Peace in Theory
What does Hamas's victory mean?
Feb 13, 2006, Vol. 11, No. 21 • By TOD LINDBERG
Does anybody really find this line of reasoning all that reassuring? Any more so, or even as much as, the promise of the possible moderation of Hamas in power as a result of democratic electoral pressure? I'm afraid I don't. In fact, the arguments are one and the same; they merely shift the unit of analysis: The neorealist finds in "the state" and the structure of the state system the same inducement to rational behavior that many analysts of the "democratic peace" attribute to political actors operating in democratic societies. Someone or something, somewhere, is a rational calculator of self-interest, which includes preeminently self-preservation, and that's that. Do you feel safe now? Should Israelis?
IN GENERAL, no doubt, an interest in self-preservation predicts a great deal about the behavior of states and of individuals. But it is not a basis from which to deduce behavior. I hope the Palestinian Authority of Hamas turns out to be moderate, leading to a state of Palestine that is exemplary with regard to the democratic peace; I would welcome the subsequent debate over whether that outcome is best explained by the characteristics of the state as such in the system of states or the beneficial behavioral effects promoters attribute to democracy.
But such hope does fall a bit short of an expectation. Hamas with the resources of a state at its disposal might very well turn out to be (with apologies to P.J. O'Rourke) the equivalent of teenage boys with a bottle of Jack Daniel's and the keys to the old man's car: a very poor calculator of self-interest and self-preservation. That's on the further assumption that self-preservation in a culture that celebrates suicide bombing means the same thing we think it does. If ridding the Middle East of the Zionist entity is a matter of your going up in the inferno, too--well, the rewards of Paradise are great, and those outside the Zone of Total Destruction who share your beliefs will praise you for the greatest martyrdom operation of all time.
But we are getting ahead of ourselves. Palestine is not yet a state, let alone a nuclear power, and though it has had a free election and the results do indeed reflect the will of Palestinian voters, it is hardly a stable democracy, either. Perhaps the existing deficiencies in sovereignty and democratic maturity will cause our respective theorists to step back from their predictions to allow for other possibilities, such as the one in the preceding paragraph. That would be good, because the outcome is uncertain, and the challenge for policymakers is great.
But what has not changed with the Hamas victory, and does not change, is that if the habit of living peacefully in a democratic society takes root and spreads to include the idea that one should live peacefully with other such societies, then the people of those societies are better off. I am here including a propensity for peace as part of my assumption, not presenting it as a deduction or prediction. The question, then, is how to get to conditions in which that assumption is valid. This may turn out to be difficult not only in ways we can predict but also in ways we cannot.

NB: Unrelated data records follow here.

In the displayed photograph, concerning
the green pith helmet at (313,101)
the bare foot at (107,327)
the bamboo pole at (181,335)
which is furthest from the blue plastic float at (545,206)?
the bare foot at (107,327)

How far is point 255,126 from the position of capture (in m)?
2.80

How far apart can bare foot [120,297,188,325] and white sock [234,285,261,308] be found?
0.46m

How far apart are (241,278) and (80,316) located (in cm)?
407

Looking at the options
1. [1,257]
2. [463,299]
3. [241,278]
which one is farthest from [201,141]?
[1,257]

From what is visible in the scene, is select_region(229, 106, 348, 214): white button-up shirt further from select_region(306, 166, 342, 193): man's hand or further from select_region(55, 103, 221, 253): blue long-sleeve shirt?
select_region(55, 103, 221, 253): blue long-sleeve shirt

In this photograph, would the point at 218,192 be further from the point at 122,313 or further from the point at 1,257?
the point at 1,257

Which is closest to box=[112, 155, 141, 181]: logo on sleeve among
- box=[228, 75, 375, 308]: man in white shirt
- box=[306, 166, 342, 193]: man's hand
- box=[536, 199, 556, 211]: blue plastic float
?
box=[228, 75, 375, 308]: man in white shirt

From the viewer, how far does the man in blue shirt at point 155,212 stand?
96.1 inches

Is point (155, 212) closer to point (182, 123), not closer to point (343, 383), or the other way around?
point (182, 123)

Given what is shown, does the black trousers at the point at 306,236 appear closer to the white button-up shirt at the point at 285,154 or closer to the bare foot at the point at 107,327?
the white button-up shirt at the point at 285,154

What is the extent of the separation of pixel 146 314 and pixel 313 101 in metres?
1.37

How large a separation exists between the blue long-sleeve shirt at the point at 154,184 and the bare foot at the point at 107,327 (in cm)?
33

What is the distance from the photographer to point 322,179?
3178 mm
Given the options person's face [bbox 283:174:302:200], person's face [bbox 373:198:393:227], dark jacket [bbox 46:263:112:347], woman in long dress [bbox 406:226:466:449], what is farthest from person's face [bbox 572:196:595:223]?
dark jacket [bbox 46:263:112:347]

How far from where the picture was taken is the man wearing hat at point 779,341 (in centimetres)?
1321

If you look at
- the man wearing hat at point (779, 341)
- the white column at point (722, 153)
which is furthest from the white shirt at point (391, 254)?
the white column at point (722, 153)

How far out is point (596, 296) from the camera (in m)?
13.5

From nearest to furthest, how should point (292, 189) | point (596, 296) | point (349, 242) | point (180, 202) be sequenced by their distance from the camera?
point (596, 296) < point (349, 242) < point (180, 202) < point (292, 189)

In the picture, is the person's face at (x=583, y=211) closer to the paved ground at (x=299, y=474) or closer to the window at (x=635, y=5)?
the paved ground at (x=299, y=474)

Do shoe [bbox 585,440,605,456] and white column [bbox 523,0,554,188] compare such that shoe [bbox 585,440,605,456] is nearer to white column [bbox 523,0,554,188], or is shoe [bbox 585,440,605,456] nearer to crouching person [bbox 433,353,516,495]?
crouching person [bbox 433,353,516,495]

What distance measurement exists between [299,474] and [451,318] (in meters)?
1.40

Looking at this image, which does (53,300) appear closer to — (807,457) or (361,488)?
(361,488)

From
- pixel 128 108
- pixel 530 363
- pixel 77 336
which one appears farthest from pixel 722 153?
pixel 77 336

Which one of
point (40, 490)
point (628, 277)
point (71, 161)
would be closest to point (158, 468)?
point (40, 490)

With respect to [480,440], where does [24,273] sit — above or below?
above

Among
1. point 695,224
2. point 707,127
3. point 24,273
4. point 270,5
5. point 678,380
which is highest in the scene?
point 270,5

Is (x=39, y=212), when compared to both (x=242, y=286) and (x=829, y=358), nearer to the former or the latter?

Unfortunately, there is little reason to believe, as the Bush vision sometimes seems to, that politics based on freedom, democracy, and peaceability among those who share those values will solve the problem of terrorism, which is also a matter of cells of individuals acting from within otherwise peaceful societies. Terrorism is the separate problem of getting in individual cases to the same assumption about peace that we want to get to with societies as a whole. Same problem, different unit of analysis. In his second inaugural address, Bush said, "Eventually, the call of freedom comes to every mind and every soul." If that's true, then the forms the "call" takes are various, and to achieve the results Bush wants from freedom will require disciplining that "call" into something that recognizes the equal freedom of others and seeks peace with them.
But getting to conditions in which an assumption about the desire for peace is valid is the political task of those who want peace, as Bush has rightly said. The leading alternative framework is a set of assumptions that can lead you to the moral monstrosity of surveying the past fifty years of Middle East history and calling that peace.
Contributing editor Tod Lindberg is a research fellow at the Hoover Institution, Stanford University, and editor of Policy Review.